* **SOURCE TEXT**
EX-10.1 3 ex10-1.htm EXHIBIT 10.1 - AMENDED AND RESTATED RESTRICTED STOCK AND RESTRICTED STOCK UNIT PLAN ex10-1.htm
 
Exhibit 10.1
 
AMENDED AND RESTATED AMERICAN EQUITY INVESTMENT LIFE HOLDING COMPANY
2014 INDEPENDENT INSURANCE AGENT RESTRICTED STOCK
 AND RESTRICTED STOCK UNIT PLAN


WHEREAS, the Board of Directors of American Equity Investment Life Holding Company adopted the American Equity Investment Life Holding Company 2014 Independent Insurance Agent Restricted Stock Plan effective January 1, 2014 (the 2014 Plan) as it deemed it in the best interest of the Company that independent licensed insurance agents who are significant producers for the Companys wholly owned operating subsidiary, American Equity Investment Life Insurance Company, be given an opportunity to acquire an interest in the operation and growth of the Company as a means of assuring their maximum effort and continued association with the Company; and

WHEREAS, the Board desires to amend and restate the 2014 Plan to include Restricted Stock Units as it believes the Company can best obtain these and other benefits by providing awards of Restricted Stock and Restricted Stock Units to qualifying Agents designated from time to time pursuant to this Plan;

NOW, THEREFORE, the Board does hereby adopt this Amended and Restated American Equity Investment Life Holding Company 2014 Independent Insurance Agent Restricted Stock and Restricted Stock Unit Plan, effective January 1, 2014, with such terms and conditions set forth below.

* **WORK TASK 1**
In the restricted stock plan text, which wholly owned operating subsidiary are the eligible independent agents significant producers for?
* **WORK TASK 2**
Pick up the restricted stock plan text after its final sentence and write the next portion.

* **DATA SECTION**
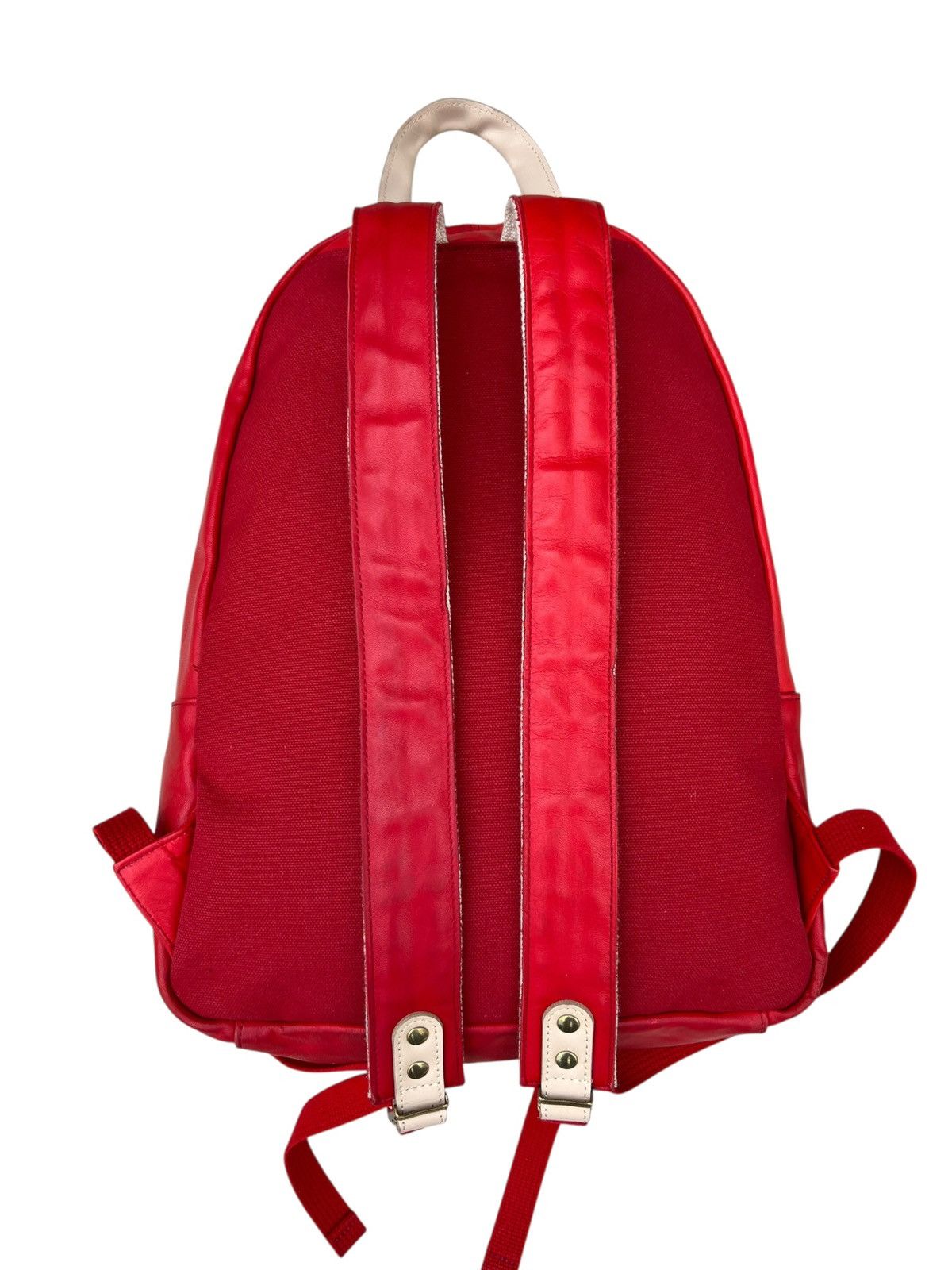 Shellac Agility Japan Patina Red Leather Backpack Bag Size ONE SIZE - 7 Thumbnail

* **ANSWER SECTION 1**
American Equity Investment Life Insurance Company.

* **ANSWER SECTION 2**
ARTICLE I

DEFINITIONS

For purposes of the Plan, the following definitions apply:

“Affiliate” means (i) any entity, that directly or through one or more intermediaries, controls or is controlled by the Company, or (ii) any entity in which the Company has a significant equity interest, in each case as determined by the Committee.

“Agent” means a licensed insurance agent who (i) is validly appointed by American Equity as an independent sales agent for American Equity’s products in applicable jurisdictions; (ii) has a valid and existing Agent’s Contract with American Equity at the time of any Award under this Plan; and (iii) is not terminated prior to the Vesting of any Award under this Plan.

“Agreement” means a written agreement awarding Restricted Stock or Restricted Stock Units pursuant to this Plan that is executed by the Company and the Participant as an indication of the parties’ mutual assent to the Plan and the Terms and Conditions.

“American Equity” means American Equity Investment Life Insurance Company, a life insurance company domiciled in the State of Iowa.

“Award” means Shares of Restricted Stock or Restricted Stock Units earned by a Participant subject to the terms and conditions of the Plan, the Terms and Conditions, and the Participant’s respective Agreement.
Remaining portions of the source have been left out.